SUPPLIED TEXT Block Start

Documenting the Coming Singularity

Tuesday, May 08, 2007

Will Humans Become Attached to Robots?

Many have speculated about how humanity will react to robots. There are researchers who are focused entirely on making robots look more like humans, adding facial expressiveness, gestures and head movements like nods and shakes, all designed to help us accept robots into our lives. But I don't think that's going to be a problem.

Humans, according to Rodney Brooks, director of the MIT Computer Science and Artificial Intelligence Laboratory, co-founder and chief technology officer of the pioneering firm iRobot and author of "Flesh and Machines: How Robots Will Change Us," "...have evolved to recognize instantly when an entity behaves like it's alive."

Consider the bond that develops between humans and their animal companions. We even form attachments to our cars! How much of a leap will it be to assimilate robotic friends into our circles of love? Not much of one, it seems. Just take a peek at the emotional connections that are being manifested between war fighters in Iraq and Afghanistan and their robot helpers.
Ted Bogosh recalls one day in Camp Victory, near Baghdad, when he was a Marine master sergeant running the robot repair shop.

That day, an explosive ordnance disposal technician walked through his door. The EODs, as they are known, are the people who -- with their robots -- are charged with disabling Iraq's most virulent scourge, the roadside improvised explosive device. In this fellow's hands was a small box. It contained the remains of his robot. He had named it Scooby-Doo.

"There wasn't a whole lot left of Scooby," Bogosh says. The biggest piece was its 3-by-3-by-4-inch head, containing its video camera. On the side had been painted "its battle list, its track record. This had been a really great robot."

The veteran explosives technician looming over Bogosh was visibly upset. He insisted he did not want a new robot. He wanted Scooby-Doo back.

"Sometimes they get a little emotional over it," Bogosh says. "Like having a pet dog. It attacks the IEDs, comes back, and attacks again. It becomes part of the team, gets a name. They get upset when anything happens to one of the team. They identify with the little robot quickly. They count on it a lot in a mission."

SUPPLIED TEXT Block End
SOURCE MATERIAL Block Start

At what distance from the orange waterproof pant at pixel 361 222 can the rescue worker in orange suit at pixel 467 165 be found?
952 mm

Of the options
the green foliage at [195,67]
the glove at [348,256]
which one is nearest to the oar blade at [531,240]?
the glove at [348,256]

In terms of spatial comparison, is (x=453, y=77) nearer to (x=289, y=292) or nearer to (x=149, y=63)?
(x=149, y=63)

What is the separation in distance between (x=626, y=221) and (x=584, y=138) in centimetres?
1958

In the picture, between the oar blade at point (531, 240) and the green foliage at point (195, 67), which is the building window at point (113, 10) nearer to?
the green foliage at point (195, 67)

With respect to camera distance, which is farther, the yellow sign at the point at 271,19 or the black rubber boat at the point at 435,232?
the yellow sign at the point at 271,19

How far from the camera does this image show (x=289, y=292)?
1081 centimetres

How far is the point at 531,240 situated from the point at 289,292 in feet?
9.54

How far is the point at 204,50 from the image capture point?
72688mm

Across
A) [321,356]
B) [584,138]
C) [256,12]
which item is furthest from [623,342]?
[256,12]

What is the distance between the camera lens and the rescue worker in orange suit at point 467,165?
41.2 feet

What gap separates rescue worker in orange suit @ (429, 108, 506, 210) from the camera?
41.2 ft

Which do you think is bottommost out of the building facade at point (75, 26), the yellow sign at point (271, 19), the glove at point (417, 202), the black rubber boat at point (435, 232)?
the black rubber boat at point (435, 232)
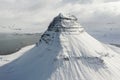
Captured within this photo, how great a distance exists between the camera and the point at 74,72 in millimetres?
113125

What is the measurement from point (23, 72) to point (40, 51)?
1551cm

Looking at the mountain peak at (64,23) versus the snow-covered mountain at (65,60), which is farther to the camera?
the mountain peak at (64,23)

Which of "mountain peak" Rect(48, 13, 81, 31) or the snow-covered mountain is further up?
"mountain peak" Rect(48, 13, 81, 31)

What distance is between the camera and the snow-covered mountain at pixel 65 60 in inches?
4478

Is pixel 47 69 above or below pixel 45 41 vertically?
below

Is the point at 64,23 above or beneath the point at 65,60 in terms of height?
above

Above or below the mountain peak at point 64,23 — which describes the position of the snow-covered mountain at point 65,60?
below

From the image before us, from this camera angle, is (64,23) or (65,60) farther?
(64,23)

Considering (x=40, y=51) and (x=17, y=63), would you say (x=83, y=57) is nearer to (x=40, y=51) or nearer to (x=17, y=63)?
(x=40, y=51)

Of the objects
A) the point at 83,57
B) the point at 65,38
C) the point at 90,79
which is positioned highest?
the point at 65,38

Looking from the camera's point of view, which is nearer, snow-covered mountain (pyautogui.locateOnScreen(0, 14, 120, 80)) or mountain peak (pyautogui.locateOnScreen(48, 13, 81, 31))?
snow-covered mountain (pyautogui.locateOnScreen(0, 14, 120, 80))

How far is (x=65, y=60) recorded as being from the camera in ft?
389

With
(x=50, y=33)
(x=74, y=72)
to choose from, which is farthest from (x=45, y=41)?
(x=74, y=72)

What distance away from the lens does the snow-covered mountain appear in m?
114
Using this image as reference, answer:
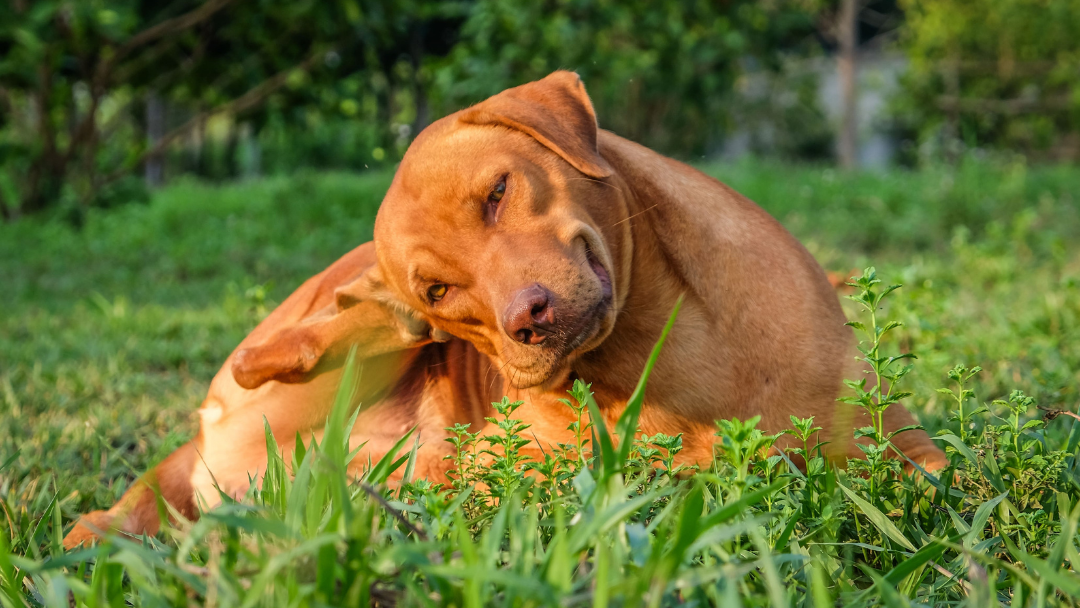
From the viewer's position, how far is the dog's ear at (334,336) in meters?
2.52

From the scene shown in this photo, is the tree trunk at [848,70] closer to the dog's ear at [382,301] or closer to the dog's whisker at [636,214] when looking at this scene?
the dog's whisker at [636,214]

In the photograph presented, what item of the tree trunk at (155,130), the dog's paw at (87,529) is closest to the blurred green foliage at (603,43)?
the dog's paw at (87,529)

SOURCE MATERIAL Block End

## ACTIVITY LIST
a) In the robot post, what name had the explosive ordnance disposal technician given his robot?
b) Copy the robot post from the words "Many have speculated" through the words "be a problem.", and replace "speculated" with "wondered".
The data that comes after the text is separate material.

## EXPECTED OUTPUTS
a) Scooby-Doo.

b)
Many have wondered about how humanity will react to robots. There are researchers who are focused entirely on making robots look more like humans, adding facial expressiveness, gestures and head movements like nods and shakes, all designed to help us accept robots into our lives. But I don't think that's going to be a problem.